Thursday, April 6, 2017
The Columbine – in her true blue presentation she is Colorado’s state flower, designated as such in April of 1899. She is high born, gracefully cascading down the slopes of the Mighty Rocky Mountains in a radiant stream of sunlit elegance. This little lady stands in tribute to endurance and charm. Grown in some of the coolest regions of our mountain range, she can tolerate a late freeze or snow. If you plant a bed with different shades of Columbine they will cross pollinate, and the next season you will discover that they appear varied in subtle and lovely ways.

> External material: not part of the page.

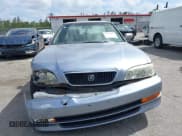 ✅ 1998 Acura TL • VIN: JH4UA3649WC006671 • Lot: 42114271. Wystawiony na IAAI z przebiegiem 100 867 mil. Bezpłatny archiwum sprzedaży aukcyjnych z USA i szczegółowy raport historii pojazdu na DreamBid. Zdjęcie 6.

Native to the rocky earth of Colorado’s High Country they aren’t particular about soil. Amending soil every season with organic compost helps to defend them against the one thing they won’t experience in the Rocky Mountain spring – heat. It is advisable to water this little wildflower with the same frequency as any perennial. Since Columbine’s roots are neither invasive nor destructively tuberous it can be grown near other plants and will not disturb their food and water supply.
It is generally believed that the Columbine is a spring bloomer – sun to partial shade – this information is found on seed packets and with containers of starter plants. These instructions generally refer to life in the wild as opposed to home gardens. Columbines can live in morning to early afternoon sun, and with proper deadheading, watering and feed they bloom well into mid-summer.